Atlas Shrugged LO9865

Tue, 10 Sep 96 09:25:59 EST

Replying to LO9839 --

I didn't realize that this thread (which I started after reading 1/2
or the book) would continue with such extreme viewpoints. Now that
I've just completed the book and have integrated many of the thoughts
in the book, let me share with you my viewpoint(s).

1. We have to recognize the society Ayn Rand was flourishing in at
the time of writing. I'm not a historian, but wasn't the late 50's
early sixties a time of socialism vs capitalism. Unions being formed
and socialist governments (mainly USSR) taking control.

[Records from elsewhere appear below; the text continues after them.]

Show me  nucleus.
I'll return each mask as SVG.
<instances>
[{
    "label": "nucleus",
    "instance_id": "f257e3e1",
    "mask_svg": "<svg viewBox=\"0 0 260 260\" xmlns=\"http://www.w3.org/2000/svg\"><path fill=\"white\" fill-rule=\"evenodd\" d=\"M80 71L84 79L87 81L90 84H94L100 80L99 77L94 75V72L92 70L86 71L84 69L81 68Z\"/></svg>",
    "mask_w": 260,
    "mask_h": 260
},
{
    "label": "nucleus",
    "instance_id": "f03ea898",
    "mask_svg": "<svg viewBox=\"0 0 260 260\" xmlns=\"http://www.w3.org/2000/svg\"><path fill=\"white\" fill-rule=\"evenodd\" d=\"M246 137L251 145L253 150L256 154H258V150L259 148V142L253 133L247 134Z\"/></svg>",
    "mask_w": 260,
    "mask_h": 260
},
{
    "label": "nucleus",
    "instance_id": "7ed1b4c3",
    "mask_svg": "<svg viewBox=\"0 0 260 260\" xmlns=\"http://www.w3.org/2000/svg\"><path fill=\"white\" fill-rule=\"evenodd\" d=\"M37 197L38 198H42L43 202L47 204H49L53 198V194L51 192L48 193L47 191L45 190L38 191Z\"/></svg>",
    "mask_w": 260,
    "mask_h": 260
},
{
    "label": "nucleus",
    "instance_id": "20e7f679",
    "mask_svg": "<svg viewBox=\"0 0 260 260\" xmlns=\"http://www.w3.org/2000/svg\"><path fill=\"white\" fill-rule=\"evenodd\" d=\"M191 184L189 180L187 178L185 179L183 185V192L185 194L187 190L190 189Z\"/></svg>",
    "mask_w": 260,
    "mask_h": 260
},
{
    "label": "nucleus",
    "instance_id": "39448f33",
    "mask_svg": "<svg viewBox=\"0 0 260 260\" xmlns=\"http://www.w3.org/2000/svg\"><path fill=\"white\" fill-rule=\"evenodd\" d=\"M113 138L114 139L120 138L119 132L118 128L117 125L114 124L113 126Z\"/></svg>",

The vision
Ayn saw and postulates against in the book is the "Peoples' United
States". She takes the takeover by governments and the regulation of
output by any one person excelling any others to an extreme to share
her points. If, as the socialists were saying at the time, every man
is equal and deserves the same rewards as the next. No one person, no
matter how valuable, not matter how intellegent or productive,
deserves to outshine others. This is the philosophy that Rand was
against in her book.

2. She recognized the value of the individual, and the importance of
every individual to excell at their own best. To become the best they
can be! I'm not yet an expert on Rand, but from that book, I saw an
individual Galt, who saw the potential future and took action...he
contacted some of the people who were intelligent, productive, and
valuable to themselves and hence to society. He shared with them his
vision and they agreed to leave society for an ideal society formed of
people who shared this vision. Galt spent only one month a year in
the ideal society, the other 11 he spent in the real world.

3. Very few people are truly unselfish. People give to charity to
feel better about their own lot, and not feel guilty about their
wealth vs the have-nots. What Rand said is that's ok. It's ok to be
selfish, and recognize it. When people really start to recognize that
they get more back when they give to someone else, that's the real

4. The Learning Organization Galt created, was demonstrated by the
end of the book when all the group leaves the ideal society to rescue
Galt. It was an organization of free-will, of reward for results,
without punishment.

Someone used Adolph Hitler as an example of a learning organization
like the one Galt created. Hitler did not create a learning
organization. He created a disciplined organization who would do
anything (literally) because of the fear for their own futures.
People were not rewarded for learning. People were actually told not
to think.

Hitler tried changing the world by direct action (war) on the world.
Galt just removed the most productive people in the society. The
producers. And society crumbled on its own.

I look forward to reading the Fountainhead.